### REQUIREMENT 1
Please answer these questions about the passage on Tennessee's HB1369:
(a) Which two legislators sponsor the current measure?
(b) In what years were earlier versions of the bill filed?
(c) How much federal funding could TennCare lose?
### REQUIREMENT 2
Write the next paragraph of the passage on Tennessee's HB1369, picking up after its final sentence.

### DOCUMENT EXTRACT
So, Republicans are attempting to bypass the Supreme Court by knocking Tennessee out of sync with the rest of the country. If HB1369 passes, Tennessee will be violating numerous laws, according to The Friendly Atheist’s David Gee — And hemorrhaging massive amounts of money, according to a report from the state’s Fiscal Review Committee.
This isn’t the first time Tennessee Republicans have attempted this. The current measure, sponsored by Sen. Mark Pody (R-Lebanon) and Rep. Jerry Sexton (R-Bean Station) is just the most recent edition. Both filed earlier versions of this bill in 2016 and 2017.
They make think the bill will get a better reception this time, but Gee notes that even though Tennessee is GOP-land, Republicans aren’t likely to be on board with reigniting this culture war. Younger Republicans aren’t likely to defend the measure either and even in Tennessee denying rights to gay people is not looked on kindly.
So what makes this measure so pricey?
It may gut TennCare, the state’s Medicaid program because, as noted above, federal law states that it’s illegal to deny coverage to someone in a same-sex marriage. In attempting to circumvent this, the Tennessee law may jeopardize TennCare’s $7.4 billion in federal funding.

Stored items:
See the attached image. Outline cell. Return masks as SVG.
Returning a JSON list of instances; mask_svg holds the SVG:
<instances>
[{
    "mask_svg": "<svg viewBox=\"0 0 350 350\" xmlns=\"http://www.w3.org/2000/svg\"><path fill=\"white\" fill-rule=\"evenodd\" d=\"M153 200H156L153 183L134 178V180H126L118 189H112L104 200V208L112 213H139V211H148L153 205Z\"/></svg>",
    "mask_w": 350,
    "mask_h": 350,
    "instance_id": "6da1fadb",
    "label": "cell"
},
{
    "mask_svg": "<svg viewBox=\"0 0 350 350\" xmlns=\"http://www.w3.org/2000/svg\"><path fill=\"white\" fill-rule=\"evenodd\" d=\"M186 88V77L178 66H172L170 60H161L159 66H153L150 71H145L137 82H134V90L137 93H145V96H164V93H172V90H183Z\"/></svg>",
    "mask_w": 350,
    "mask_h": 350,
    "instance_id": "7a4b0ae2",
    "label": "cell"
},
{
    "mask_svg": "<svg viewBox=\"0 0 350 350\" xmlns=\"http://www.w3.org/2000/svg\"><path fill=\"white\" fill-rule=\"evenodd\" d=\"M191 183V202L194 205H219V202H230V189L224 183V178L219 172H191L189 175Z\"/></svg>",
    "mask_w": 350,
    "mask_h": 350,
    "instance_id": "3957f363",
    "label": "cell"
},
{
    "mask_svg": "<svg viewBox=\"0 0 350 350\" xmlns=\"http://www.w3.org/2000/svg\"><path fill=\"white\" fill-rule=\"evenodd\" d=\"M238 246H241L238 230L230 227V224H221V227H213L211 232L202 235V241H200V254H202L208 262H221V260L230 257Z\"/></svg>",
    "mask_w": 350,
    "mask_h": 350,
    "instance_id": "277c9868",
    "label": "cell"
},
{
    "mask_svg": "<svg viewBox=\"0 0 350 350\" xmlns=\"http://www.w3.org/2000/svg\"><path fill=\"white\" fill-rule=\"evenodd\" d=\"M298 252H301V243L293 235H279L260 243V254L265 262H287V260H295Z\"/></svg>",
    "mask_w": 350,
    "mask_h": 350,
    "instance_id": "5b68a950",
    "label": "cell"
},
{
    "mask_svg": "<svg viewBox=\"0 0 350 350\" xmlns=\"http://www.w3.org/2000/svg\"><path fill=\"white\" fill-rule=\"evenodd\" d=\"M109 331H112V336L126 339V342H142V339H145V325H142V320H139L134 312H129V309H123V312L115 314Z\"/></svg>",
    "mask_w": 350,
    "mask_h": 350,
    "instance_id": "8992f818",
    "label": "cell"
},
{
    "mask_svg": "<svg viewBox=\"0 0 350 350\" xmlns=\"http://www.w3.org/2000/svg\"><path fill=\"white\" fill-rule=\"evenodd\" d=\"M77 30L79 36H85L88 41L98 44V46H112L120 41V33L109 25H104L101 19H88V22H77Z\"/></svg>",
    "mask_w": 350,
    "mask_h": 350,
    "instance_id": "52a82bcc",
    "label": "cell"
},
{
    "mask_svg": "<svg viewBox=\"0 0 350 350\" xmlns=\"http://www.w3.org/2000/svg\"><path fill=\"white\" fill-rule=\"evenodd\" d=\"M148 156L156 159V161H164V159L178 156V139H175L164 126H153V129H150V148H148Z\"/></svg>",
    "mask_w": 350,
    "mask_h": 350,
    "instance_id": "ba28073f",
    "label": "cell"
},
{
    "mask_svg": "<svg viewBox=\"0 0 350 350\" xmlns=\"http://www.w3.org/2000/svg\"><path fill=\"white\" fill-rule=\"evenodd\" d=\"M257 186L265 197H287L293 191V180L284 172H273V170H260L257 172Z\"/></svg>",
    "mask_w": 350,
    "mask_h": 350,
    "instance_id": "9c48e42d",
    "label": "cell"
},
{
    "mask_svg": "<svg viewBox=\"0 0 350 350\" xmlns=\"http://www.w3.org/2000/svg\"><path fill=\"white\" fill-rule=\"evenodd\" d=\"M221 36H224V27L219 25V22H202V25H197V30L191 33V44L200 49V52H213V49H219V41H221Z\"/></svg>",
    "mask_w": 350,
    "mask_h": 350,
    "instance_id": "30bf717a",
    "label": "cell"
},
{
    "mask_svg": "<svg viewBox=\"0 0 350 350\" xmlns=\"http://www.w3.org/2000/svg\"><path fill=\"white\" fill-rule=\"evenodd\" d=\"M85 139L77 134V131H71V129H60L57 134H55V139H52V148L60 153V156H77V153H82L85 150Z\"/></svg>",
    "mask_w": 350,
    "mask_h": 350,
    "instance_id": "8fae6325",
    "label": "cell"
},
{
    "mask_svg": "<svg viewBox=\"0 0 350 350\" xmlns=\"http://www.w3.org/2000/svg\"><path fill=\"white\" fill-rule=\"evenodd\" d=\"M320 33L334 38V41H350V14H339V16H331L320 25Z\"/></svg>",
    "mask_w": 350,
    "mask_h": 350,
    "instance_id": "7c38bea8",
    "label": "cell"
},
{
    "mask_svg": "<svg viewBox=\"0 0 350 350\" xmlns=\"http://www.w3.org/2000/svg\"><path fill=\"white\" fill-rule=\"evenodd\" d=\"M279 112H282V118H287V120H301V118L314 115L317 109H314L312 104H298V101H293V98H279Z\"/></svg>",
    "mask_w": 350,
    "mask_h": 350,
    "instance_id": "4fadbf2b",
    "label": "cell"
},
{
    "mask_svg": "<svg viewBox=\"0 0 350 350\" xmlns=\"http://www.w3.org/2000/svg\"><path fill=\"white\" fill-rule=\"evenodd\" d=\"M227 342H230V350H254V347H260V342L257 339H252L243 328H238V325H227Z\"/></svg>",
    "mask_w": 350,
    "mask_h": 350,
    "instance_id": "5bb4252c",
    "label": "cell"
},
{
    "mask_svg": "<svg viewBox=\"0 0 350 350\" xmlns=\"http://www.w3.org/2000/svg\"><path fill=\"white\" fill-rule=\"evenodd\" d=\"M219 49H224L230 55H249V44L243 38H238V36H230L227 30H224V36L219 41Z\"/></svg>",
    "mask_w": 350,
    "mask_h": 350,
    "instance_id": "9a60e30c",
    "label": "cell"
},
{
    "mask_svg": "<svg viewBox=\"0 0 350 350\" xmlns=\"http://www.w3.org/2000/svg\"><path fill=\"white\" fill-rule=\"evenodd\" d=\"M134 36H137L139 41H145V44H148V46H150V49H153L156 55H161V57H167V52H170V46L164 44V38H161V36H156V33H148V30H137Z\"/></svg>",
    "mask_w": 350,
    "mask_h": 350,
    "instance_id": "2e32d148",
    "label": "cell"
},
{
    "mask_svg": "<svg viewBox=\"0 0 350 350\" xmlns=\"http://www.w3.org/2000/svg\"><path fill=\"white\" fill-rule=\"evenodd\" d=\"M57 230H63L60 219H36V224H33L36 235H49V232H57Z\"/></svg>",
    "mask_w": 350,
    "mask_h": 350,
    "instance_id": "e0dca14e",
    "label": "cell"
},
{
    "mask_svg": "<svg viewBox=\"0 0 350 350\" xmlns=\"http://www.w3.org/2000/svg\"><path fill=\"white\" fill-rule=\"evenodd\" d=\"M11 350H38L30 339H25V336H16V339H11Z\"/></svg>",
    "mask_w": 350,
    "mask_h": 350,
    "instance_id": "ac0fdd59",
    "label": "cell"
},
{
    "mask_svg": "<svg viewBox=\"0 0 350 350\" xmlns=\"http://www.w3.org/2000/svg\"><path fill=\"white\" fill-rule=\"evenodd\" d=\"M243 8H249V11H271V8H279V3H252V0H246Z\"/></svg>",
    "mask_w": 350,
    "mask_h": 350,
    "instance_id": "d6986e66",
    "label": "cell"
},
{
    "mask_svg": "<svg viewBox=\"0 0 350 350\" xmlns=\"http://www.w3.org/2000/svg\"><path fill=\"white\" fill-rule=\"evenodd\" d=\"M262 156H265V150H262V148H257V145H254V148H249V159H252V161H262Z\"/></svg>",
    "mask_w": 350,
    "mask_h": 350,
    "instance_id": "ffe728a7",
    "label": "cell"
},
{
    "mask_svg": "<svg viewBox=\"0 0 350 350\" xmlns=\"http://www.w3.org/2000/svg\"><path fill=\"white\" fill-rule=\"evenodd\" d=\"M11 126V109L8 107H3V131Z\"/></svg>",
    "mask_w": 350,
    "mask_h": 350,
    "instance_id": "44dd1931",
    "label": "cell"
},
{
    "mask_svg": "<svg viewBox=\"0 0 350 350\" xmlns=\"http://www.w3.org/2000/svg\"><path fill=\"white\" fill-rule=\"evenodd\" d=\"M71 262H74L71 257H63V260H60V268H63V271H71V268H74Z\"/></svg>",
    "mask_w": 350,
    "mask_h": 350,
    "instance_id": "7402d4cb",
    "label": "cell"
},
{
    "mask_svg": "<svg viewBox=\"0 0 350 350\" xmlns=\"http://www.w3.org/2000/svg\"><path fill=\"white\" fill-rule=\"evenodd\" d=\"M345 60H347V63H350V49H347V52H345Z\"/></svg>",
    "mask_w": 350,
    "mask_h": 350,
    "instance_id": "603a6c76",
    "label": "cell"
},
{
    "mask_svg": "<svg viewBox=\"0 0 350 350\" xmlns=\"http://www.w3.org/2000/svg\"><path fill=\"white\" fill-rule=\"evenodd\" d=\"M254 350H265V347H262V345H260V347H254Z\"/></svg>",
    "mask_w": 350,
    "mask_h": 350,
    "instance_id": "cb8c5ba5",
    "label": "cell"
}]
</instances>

### TASK RESPONSE 1
(a) Sen. Mark Pody (R-Lebanon) and Rep. Jerry Sexton (R-Bean Station)
(b) 2016 and 2017
(c) $7.4 billion

### TASK RESPONSE 2
But this also means trouble for the Department of Health and Human Services because two of it’s most important programs — the Supplemental Nutrition Assistance Program (SNAP) and the Temporary Assistance for Needy Families (TANF) program may also suffer. And these two programs total more than $2 billion.
Another $100,000 could be thrown away due to legal fees if the state’s attorney general decides not to defend the law in court. Plus, the state’s reputation would almost certainly take a massive hit as conventions flee and businesses move to other states.
There’s a good chance that just like the previous years, this measure won’t pass. Let’s hope that holds true.
Republicans love to say their party is the fiscal responsibility. You wouldn’t know that considering that some in Tennessee are conspiring to commit massive harm to fit their cruel and outdated agenda.